=== WHAT TO PRODUCE ===
Repeat every record below exactly, leaving out the pictures.

Content starts

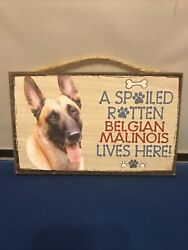 """A Spoiled Rotten Belgian Malinois Lives here Dog Sign 5quot;x 8"""" NEW Plaque 109"""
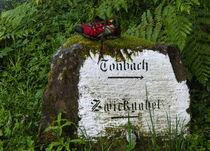 Ein Wanderschuh bei Tonbach by ysanne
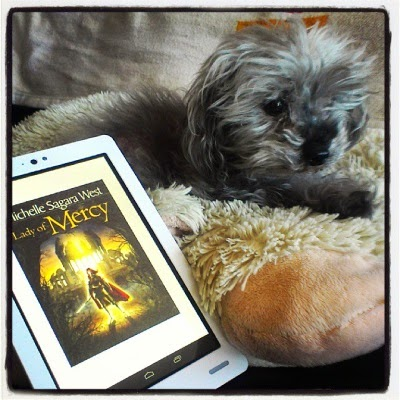 Murchie lays on his fuzzy pillow. A white e-reader is propped up against it. Its screen shows the cover of Lady of Mercy, featuring an armour-clad, pale-skinned woman standing in front of what appears to be a ruined church.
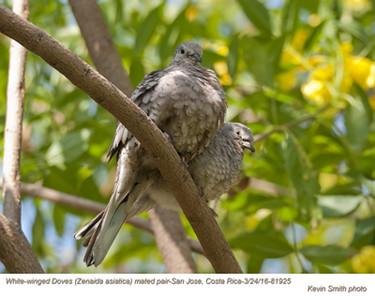 White-winged Doves P81925.jpg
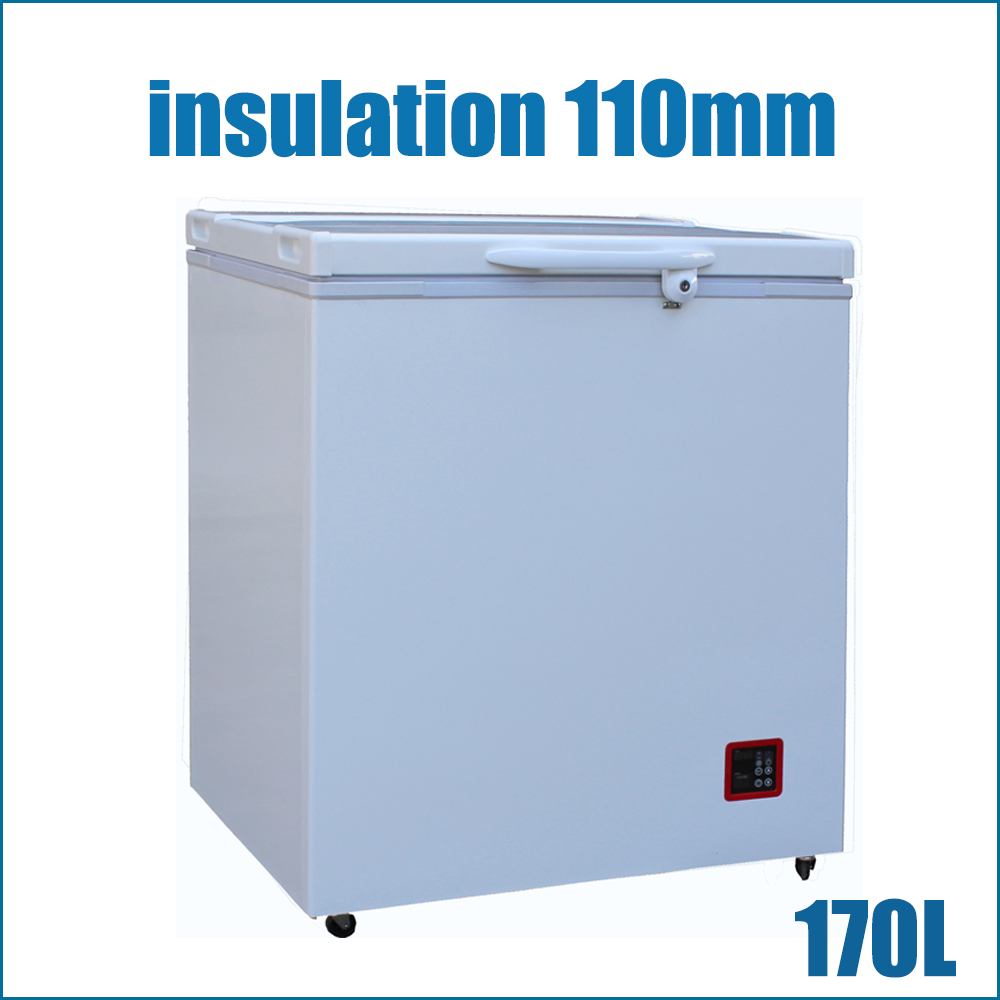 Ultra Energy Efficient Solar (Battery) Powered Freezer(BR170F)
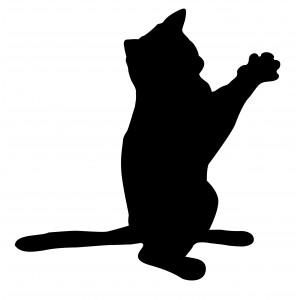 Bezaubernde Katze - Hot and Cool - AUTOAUFKLEBER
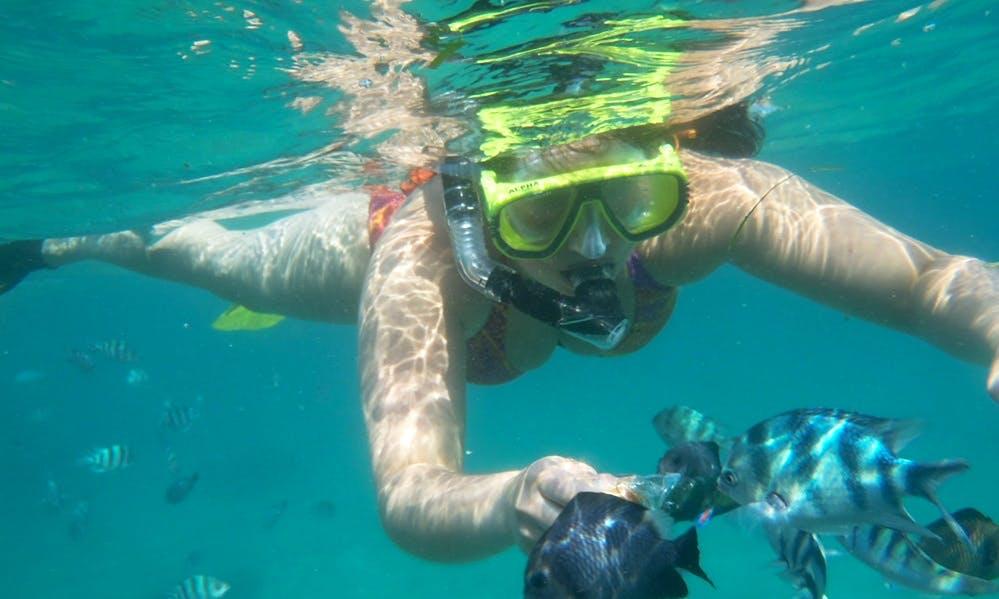 Perfect Snorkeling Tour in Kuta Selatan, Indonesia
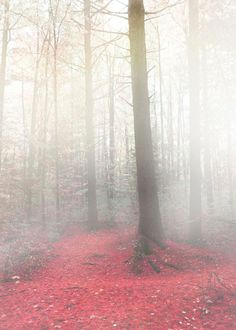 If I could figure out how to capture a look like this in paper and paint, I totally would tackle a look like this!  Tree photography fairy tale fog and mist photo red by Raceytay, $15.00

Content ends

=== ANSWER TO THIS TASK ===
 """A Spoiled Rotten Belgian Malinois Lives here Dog Sign 5quot;x 8"""" NEW Plaque 109"""
 Ein Wanderschuh bei Tonbach by ysanne
 Murchie lays on his fuzzy pillow. A white e-reader is propped up against it. Its screen shows the cover of Lady of Mercy, featuring an armour-clad, pale-skinned woman standing in front of what appears to be a ruined church.
 White-winged Doves P81925.jpg
 Ultra Energy Efficient Solar (Battery) Powered Freezer(BR170F)
 Bezaubernde Katze - Hot and Cool - AUTOAUFKLEBER
 Perfect Snorkeling Tour in Kuta Selatan, Indonesia
 If I could figure out how to capture a look like this in paper and paint, I totally would tackle a look like this!  Tree photography fairy tale fog and mist photo red by Raceytay, $15.00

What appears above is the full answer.